- Prompt: Return the listing word for word, as given.

- Data records:
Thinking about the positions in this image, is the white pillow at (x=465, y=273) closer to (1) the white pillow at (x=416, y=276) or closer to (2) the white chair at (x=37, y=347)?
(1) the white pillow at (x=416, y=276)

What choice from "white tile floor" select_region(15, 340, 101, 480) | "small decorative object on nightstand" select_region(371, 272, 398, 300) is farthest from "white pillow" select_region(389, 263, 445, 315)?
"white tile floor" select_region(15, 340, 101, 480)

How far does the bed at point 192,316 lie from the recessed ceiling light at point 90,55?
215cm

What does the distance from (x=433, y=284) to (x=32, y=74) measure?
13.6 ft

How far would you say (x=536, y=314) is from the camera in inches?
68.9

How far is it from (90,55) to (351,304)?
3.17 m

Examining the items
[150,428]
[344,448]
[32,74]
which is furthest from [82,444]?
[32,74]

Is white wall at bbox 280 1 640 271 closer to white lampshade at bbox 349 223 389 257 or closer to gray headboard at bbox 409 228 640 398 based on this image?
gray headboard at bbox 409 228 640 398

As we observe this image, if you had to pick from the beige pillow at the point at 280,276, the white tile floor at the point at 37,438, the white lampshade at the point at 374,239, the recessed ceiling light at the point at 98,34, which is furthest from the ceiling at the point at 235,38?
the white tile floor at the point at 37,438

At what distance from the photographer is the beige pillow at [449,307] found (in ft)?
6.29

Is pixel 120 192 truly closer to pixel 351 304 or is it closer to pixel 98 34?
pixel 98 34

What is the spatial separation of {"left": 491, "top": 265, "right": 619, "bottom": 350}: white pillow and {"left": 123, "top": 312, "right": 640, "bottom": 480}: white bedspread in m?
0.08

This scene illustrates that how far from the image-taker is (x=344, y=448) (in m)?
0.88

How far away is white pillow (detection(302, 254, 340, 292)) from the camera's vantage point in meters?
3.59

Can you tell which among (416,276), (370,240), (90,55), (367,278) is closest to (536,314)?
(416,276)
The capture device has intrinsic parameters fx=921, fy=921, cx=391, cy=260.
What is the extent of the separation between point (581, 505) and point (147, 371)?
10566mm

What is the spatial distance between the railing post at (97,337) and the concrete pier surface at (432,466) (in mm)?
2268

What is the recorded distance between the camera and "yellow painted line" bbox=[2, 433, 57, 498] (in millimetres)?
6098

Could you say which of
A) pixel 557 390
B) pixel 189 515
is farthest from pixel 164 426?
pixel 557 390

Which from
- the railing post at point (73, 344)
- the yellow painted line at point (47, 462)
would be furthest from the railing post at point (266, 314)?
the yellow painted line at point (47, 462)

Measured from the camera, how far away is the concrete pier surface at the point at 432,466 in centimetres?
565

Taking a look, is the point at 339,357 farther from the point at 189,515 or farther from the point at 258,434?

- Answer to this exercise:
Thinking about the positions in this image, is the white pillow at (x=465, y=273) closer to (1) the white pillow at (x=416, y=276) or closer to (2) the white chair at (x=37, y=347)?
(1) the white pillow at (x=416, y=276)

What choice from "white tile floor" select_region(15, 340, 101, 480) | "small decorative object on nightstand" select_region(371, 272, 398, 300) is farthest from "white pillow" select_region(389, 263, 445, 315)?
"white tile floor" select_region(15, 340, 101, 480)

How far does the bed at point 192,316 lie from the recessed ceiling light at point 90,55?
215cm

What does the distance from (x=433, y=284) to (x=32, y=74) measure?
13.6 ft

How far would you say (x=536, y=314) is from the camera in inches?
68.9

How far is it from (90,55) to (351,304)?
3.17 m

Examining the items
[150,428]
[344,448]
[32,74]
which is furthest from [82,444]?
[32,74]

Is white wall at bbox 280 1 640 271 closer to white lampshade at bbox 349 223 389 257 or closer to gray headboard at bbox 409 228 640 398 based on this image?
gray headboard at bbox 409 228 640 398

As we observe this image, if you had to pick from the beige pillow at the point at 280,276, the white tile floor at the point at 37,438, the white lampshade at the point at 374,239, the recessed ceiling light at the point at 98,34, which is furthest from the ceiling at the point at 235,38?
the white tile floor at the point at 37,438

At what distance from the photographer is the beige pillow at [449,307] found (in ft)?
6.29

Is pixel 120 192 truly closer to pixel 351 304 or is it closer to pixel 98 34?
pixel 98 34

What is the spatial separation of {"left": 491, "top": 265, "right": 619, "bottom": 350}: white pillow and {"left": 123, "top": 312, "right": 640, "bottom": 480}: white bedspread in m?
0.08

This scene illustrates that how far from the image-taker is (x=344, y=448) (in m)?
0.88

How far away is white pillow (detection(302, 254, 340, 292)) from the camera's vantage point in meters?
3.59

Can you tell which among (416,276), (370,240), (90,55), (367,278) is closest to (536,314)?
(416,276)
The capture device has intrinsic parameters fx=921, fy=921, cx=391, cy=260.
What is the extent of the separation between point (581, 505) and point (147, 371)?
10566mm

What is the spatial distance between the railing post at (97,337) and the concrete pier surface at (432,466) (in mm)?
2268

What is the recorded distance between the camera and "yellow painted line" bbox=[2, 433, 57, 498] (in millimetres)?
6098

Could you say which of
A) pixel 557 390
B) pixel 189 515
is farthest from pixel 164 426?
pixel 557 390

Which from
- the railing post at point (73, 344)
- the yellow painted line at point (47, 462)
would be furthest from the railing post at point (266, 314)?
the yellow painted line at point (47, 462)

Measured from the camera, how far away is the concrete pier surface at the point at 432,466 in centimetres?
565

Taking a look, is the point at 339,357 farther from the point at 189,515 or farther from the point at 258,434?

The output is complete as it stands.